• [Fragmento]
________________________________________
Vivimos una época en la que jugamos a ser dioses y creadores. En la que hay guerras en países cercanos. En la que la corrupción parece una presencia inevitable. En la que los ricos son cada vez más ricos, los pobres cada vez más pobres, y la precariedad se ha instalado como una realidad cada vez más cotidiana.
Miro a mi entorno y percibo una sensación generalizada de bienestar pesimista. De estar "más o menos bien", pero con la convicción de estar "peor que antes", "peor que en los noventa y los 2000". Una sensación que no sólo veo en mi entorno, porque cada vez más personas comparten esta misma opinión.
Cada vez más personas piensan que en los primeros veinticinco años de este tercer milenio hemos ido a peor.
Cuando se mira de cerca, vemos que es una época de un equilibrio inestable. Una especie de pendiente que no está claro en qué dirección apunta, si hacia el cielo o hacia el abismo absoluto.
Es comprensible que los españoles sean pesimistas. Que, sobre todo, los jóvenes y las mujeres españolas sean pesimistas.
Como joven y como mujer, yo en parte también lo soy.
Porque siento la desesperanza. Las pensiones son altas, los sueldos son bajos. La precariedad está a la orden del día, con muchas horas de trabajo para salarios que resultan bochornosos.
________________________________________
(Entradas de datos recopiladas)

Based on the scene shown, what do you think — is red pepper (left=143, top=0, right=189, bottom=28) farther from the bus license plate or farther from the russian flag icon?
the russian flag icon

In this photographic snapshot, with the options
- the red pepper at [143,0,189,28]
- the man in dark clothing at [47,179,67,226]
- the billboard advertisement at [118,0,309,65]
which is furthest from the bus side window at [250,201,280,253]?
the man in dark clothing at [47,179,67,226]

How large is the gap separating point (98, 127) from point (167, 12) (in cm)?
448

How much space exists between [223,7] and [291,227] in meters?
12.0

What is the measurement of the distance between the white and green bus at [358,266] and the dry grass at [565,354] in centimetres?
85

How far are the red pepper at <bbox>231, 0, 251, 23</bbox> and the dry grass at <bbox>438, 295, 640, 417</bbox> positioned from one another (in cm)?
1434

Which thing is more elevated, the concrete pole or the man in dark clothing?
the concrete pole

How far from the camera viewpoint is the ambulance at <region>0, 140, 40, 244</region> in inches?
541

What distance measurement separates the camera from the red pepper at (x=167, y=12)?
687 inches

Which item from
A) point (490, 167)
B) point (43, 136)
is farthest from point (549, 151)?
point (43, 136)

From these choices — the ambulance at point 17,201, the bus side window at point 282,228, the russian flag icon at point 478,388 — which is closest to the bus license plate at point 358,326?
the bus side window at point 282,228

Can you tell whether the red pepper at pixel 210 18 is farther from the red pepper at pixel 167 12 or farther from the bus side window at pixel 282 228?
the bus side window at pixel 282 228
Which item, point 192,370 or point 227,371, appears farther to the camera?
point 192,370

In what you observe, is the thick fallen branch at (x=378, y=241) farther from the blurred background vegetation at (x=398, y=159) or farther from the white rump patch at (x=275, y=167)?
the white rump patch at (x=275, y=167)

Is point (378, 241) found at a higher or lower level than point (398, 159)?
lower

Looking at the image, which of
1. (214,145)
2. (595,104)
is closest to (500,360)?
________________________________________
• [Compruebe su comprensión]
1. Enumere todas las expresiones que el fragmento sobre el pesimismo actual cita entre comillas.
2. Escriba la continuación del fragmento sobre el pesimismo actual a partir de su última oración.

• [Respuestas por tarea]
1. "más o menos bien"; "peor que antes"; "peor que en los noventa y los 2000".

2.
Está el problema del acceso a la vivienda. Un tema que puede resultar manido y repetitivo, pero que es real, que afecta en particular a los jóvenes y que condiciona su marco vital. El desarrollo personal, formar una familia, tener cualquier tipo de horizonte de futuro más o menos estable.
Puesta ante la perspectiva de verme obligada a compartir piso hasta los cincuenta, yo también preferiría volver a esa época en la que te podías comprar un piso sin tener que hipotecarte por tres vidas.
También porque siento la añoranza. Por una época en la que vivíamos sin interrupciones constantes, en la que no existían las redes sociales ni las comparaciones constantes, ni la sobreexposición.
En la que podías vivir tu vida sin estar convencida de que era peor que la de los demás, sin estar convencida de estar perdiéndote la de los demás.
En la que no había tanta ansiedad, ni tanto agobio, ni tanta depresión entre personas de una edad en la que deberían estar viviendo la época más entusiasta de su vida.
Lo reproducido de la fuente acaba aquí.